Unfortunately somewhere along the way throughout all of this chaos we lost what mattered the most. We lost each other. We agreed to stay together for the kids. Then came the news, I was pregnant again. Along with the shock also came hope for a new beginning. Before Christmas something went wrong and we lost the twins. Christmas went by without much spirit or joy. We were both very burdened and stressed about everything that we had been through, but we made the decision to move on. Sam started a new job, putting in as many hours possible. I resumed school and we both focused on family.
On our 10 year anniversary we decided that we both had enough! We knew that we deserved better. Most importantly, our babies were not going to grow up thinking that this was all there is to life. We were going to find our happiness again. We would fight, fix and repeat. We were improving, but could not get past the exhaustion of everyday life.
We started seeing Amanda Leepers post about Thrive. We honestly were not looking for anything big just a vitamin that contained what it claimed. With our weight, lack of energy and discomforts we had to try it. For us it wasn't as simple as cutting out pop or eating out less. We needed to change our entire lifestyle so we could Thrive and not just survive.
After starting Thrive I noticed an increase in energy the first day. We are a night-shift family but I could not stay awake past putting the kids down. On my second night of Thriving I was still awake when Sam got home!! We finally had some down time together which was very much needed! With our hectic schedule, sleep is sometimes hard to get, so it was nice to finally have some restful sound sleep!

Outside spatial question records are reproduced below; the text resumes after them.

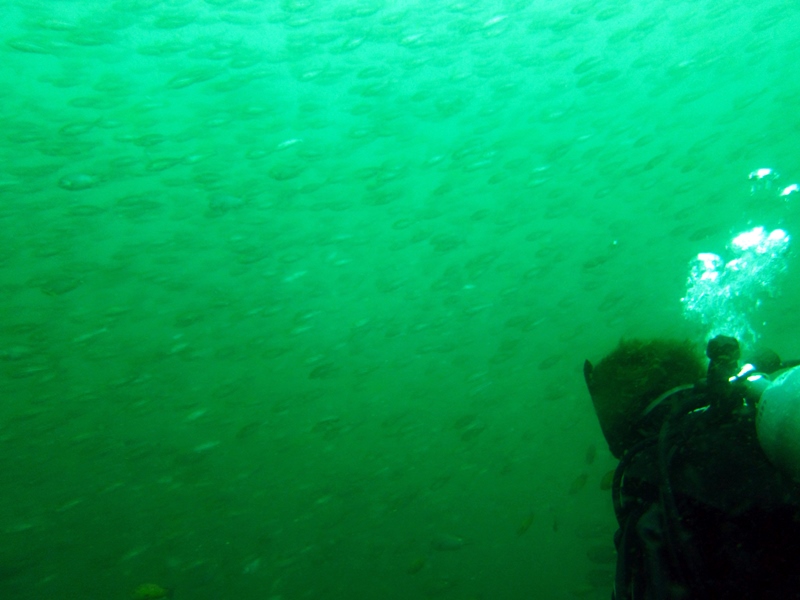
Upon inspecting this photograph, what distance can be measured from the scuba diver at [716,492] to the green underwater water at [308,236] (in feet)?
26.3

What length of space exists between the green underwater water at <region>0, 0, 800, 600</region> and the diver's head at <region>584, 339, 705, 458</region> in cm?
777

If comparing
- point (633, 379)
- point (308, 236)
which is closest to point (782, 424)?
point (633, 379)

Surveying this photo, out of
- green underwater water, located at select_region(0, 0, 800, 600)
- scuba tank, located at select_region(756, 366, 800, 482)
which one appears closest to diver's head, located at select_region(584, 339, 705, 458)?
scuba tank, located at select_region(756, 366, 800, 482)

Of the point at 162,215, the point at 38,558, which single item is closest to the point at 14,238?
the point at 162,215

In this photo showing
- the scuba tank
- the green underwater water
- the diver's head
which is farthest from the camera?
the green underwater water

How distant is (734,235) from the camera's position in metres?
27.0

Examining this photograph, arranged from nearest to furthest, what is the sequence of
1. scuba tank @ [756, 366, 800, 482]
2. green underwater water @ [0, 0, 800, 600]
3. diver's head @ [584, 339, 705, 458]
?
scuba tank @ [756, 366, 800, 482] < diver's head @ [584, 339, 705, 458] < green underwater water @ [0, 0, 800, 600]

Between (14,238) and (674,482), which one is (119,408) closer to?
(14,238)

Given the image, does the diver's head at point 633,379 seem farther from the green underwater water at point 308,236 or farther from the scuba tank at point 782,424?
the green underwater water at point 308,236

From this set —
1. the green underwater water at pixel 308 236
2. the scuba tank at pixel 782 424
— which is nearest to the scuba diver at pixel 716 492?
the scuba tank at pixel 782 424

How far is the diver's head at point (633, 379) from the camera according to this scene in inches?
67.2

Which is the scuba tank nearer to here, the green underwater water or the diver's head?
the diver's head

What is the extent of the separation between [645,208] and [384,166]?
1568cm

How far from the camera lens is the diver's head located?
1706 millimetres
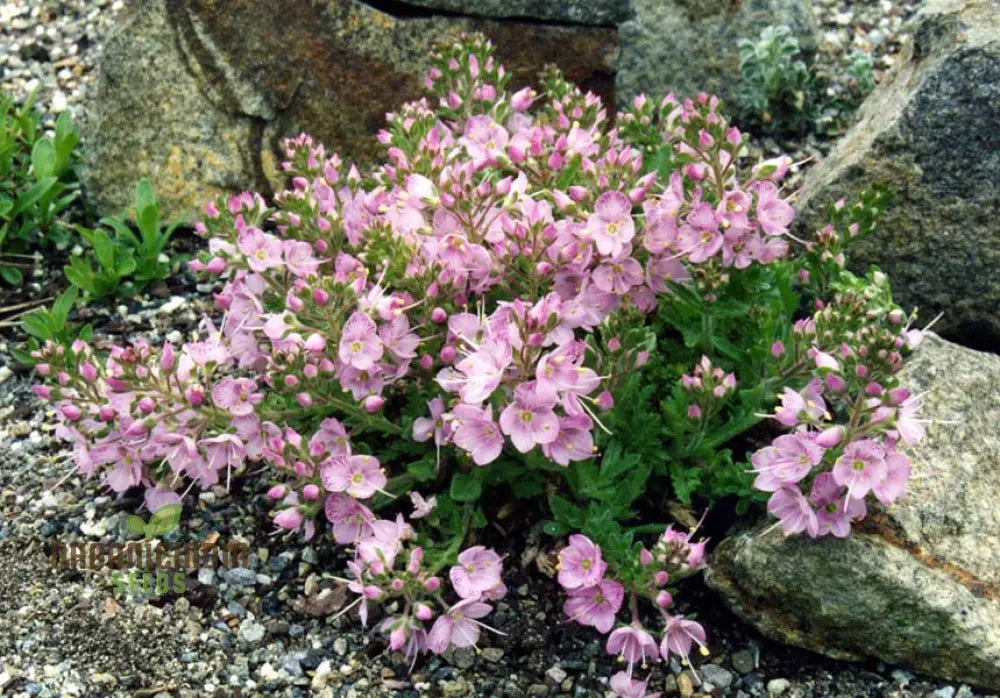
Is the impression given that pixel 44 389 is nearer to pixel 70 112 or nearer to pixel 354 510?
pixel 354 510

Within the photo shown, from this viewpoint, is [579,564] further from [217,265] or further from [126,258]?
[126,258]

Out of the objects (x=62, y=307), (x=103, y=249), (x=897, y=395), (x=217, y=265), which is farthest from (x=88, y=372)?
(x=897, y=395)

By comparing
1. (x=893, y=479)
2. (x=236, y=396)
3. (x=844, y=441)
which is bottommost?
(x=893, y=479)

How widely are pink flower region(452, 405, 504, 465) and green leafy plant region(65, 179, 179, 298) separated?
2154 millimetres

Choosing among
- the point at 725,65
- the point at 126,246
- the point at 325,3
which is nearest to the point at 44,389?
the point at 126,246

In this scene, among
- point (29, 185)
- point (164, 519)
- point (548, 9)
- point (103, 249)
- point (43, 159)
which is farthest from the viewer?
point (548, 9)

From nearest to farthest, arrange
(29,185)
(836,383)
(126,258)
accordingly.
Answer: (836,383) < (126,258) < (29,185)

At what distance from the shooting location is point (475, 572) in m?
3.82

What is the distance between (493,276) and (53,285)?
7.65 feet

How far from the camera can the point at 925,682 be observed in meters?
3.79

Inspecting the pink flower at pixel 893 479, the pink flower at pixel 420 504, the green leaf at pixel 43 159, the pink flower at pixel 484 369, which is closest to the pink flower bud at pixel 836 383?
the pink flower at pixel 893 479

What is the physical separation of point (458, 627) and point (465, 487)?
1.39 ft

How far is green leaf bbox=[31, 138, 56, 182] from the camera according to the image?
5453mm

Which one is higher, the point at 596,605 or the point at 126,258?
the point at 126,258
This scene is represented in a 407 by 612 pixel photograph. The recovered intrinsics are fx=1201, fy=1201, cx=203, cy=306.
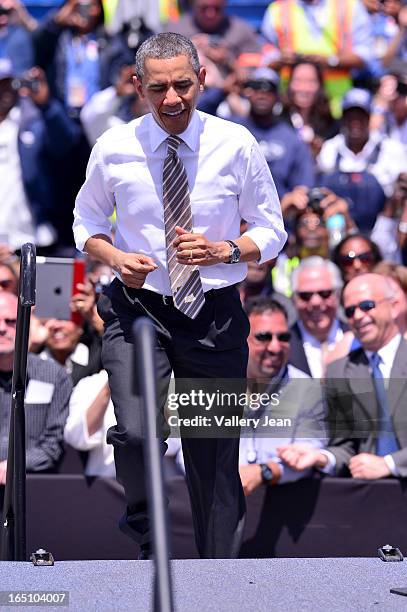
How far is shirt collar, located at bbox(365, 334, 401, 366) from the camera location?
5.92 m

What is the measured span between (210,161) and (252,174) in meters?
0.16

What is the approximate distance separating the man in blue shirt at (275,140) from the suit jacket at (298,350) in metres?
1.87

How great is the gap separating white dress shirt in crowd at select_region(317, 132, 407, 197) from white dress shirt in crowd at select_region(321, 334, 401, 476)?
10.0 feet

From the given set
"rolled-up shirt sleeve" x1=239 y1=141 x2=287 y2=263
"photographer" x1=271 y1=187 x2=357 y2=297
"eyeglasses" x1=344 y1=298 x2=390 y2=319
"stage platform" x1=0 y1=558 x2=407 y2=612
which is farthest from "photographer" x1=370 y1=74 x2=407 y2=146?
"stage platform" x1=0 y1=558 x2=407 y2=612

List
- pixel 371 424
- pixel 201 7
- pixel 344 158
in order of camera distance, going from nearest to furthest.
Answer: pixel 371 424, pixel 344 158, pixel 201 7

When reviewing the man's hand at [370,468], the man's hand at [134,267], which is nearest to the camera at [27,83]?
the man's hand at [370,468]

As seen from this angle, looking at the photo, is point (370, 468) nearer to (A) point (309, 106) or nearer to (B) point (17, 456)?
(B) point (17, 456)

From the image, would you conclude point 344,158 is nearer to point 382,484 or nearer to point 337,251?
point 337,251

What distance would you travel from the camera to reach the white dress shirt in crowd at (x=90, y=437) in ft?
19.3

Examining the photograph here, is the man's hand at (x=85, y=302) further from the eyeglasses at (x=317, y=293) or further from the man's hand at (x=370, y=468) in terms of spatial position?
the man's hand at (x=370, y=468)

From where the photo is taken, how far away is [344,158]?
29.4 ft

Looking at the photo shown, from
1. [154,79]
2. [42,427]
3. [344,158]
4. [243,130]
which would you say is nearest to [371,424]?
[42,427]

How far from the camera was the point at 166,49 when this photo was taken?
13.1 feet

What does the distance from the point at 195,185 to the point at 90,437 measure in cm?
210
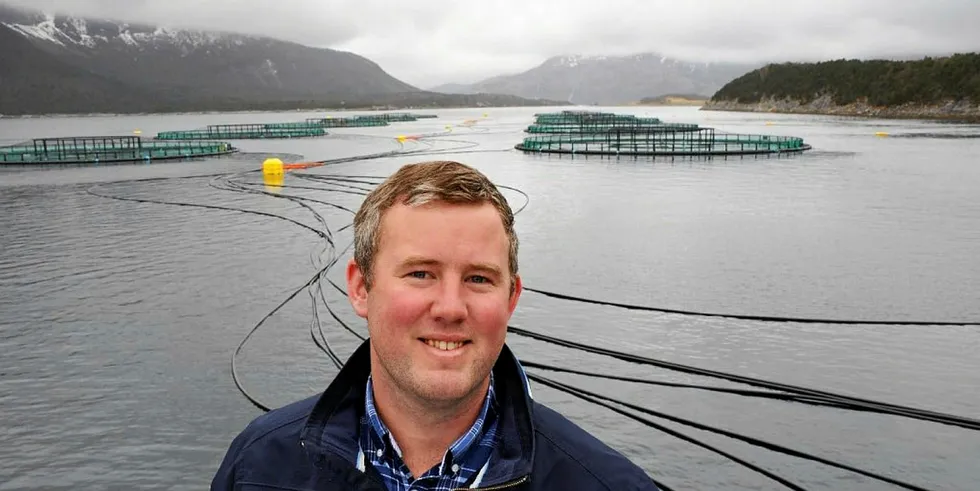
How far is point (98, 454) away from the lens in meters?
10.7

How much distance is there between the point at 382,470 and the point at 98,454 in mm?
9658

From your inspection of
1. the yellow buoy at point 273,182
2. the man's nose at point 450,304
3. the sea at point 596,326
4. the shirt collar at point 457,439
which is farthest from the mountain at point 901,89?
the man's nose at point 450,304

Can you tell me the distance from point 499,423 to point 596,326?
529 inches

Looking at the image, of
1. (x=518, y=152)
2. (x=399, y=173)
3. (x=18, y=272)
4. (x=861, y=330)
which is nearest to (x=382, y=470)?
(x=399, y=173)

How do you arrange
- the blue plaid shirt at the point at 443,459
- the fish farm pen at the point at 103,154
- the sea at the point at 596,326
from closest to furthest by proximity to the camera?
1. the blue plaid shirt at the point at 443,459
2. the sea at the point at 596,326
3. the fish farm pen at the point at 103,154

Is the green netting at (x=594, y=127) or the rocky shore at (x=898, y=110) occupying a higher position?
the rocky shore at (x=898, y=110)

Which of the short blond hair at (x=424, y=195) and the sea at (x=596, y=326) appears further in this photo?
the sea at (x=596, y=326)

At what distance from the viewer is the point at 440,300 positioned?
8.76ft

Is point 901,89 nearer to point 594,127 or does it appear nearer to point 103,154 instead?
point 594,127

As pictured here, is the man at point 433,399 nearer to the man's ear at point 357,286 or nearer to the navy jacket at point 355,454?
the navy jacket at point 355,454

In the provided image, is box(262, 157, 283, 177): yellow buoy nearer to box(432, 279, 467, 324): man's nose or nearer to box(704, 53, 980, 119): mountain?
box(432, 279, 467, 324): man's nose

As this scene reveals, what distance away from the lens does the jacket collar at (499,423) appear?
267cm

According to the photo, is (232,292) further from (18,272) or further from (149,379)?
(18,272)

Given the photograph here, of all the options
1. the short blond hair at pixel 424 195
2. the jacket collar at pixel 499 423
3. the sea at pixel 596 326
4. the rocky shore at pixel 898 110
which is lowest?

The increase in mental clarity is so nice when I'm teaching not to mention my increased patience! I could go on for days about that! My kids immediately noticed a difference and call my DFT a "happy sticker." I have also lost weight! I have always been challenged with my weight but have never been able to lose at a slow and healthy pace. I love doing my workouts now! My overall health and wellness last winter does not even compare to this winter.
After 11 weeks of Thriving I've noticed that my headaches have reduced considerably. What has really left an imprint though is the fact that I am GENUINELY happy! What I feel on the inside deep down is happy! It's not just a fake cover up anymore. It feels SO incredibly good!!! The joy I have in the little things with my kids is such a blessing. The person I see in the mirror is becoming the person people claim to see.
Hello, this is Sam and this is my Thrive experience:
After watching Katie for a week I decided to started Thriving. I struggled with an unhealthy weight and discomforts were becoming a big issue. I work 13 days on and 1 day off and lift an average of 30,000 pounds a day. I noticed my mood was better the first day. After Thriving for 5 days my discomforts had improved significantly! My body fat went down and I just felt all around healthier. I also don't worry about driving home from work anymore because I'm not completely wiped out like before. My 13th day of work now feels like my first when I'm Thriving. I also wake with my alarm now!
My kids asked "why don't you work overtime anymore? "You aren't tired and don't drink coffee anymore." It was a sobering yet happy moment. Sobering because I realized that I had not been everything that my kids needed. Happy because I was and still am becoming what they need!!!
Best of all my wife and I have finally found each other again. We have our spark back that we could both count on no matter what the day had dealt us. We have the energy and patience to work through any problems and can get back to being each other's everything.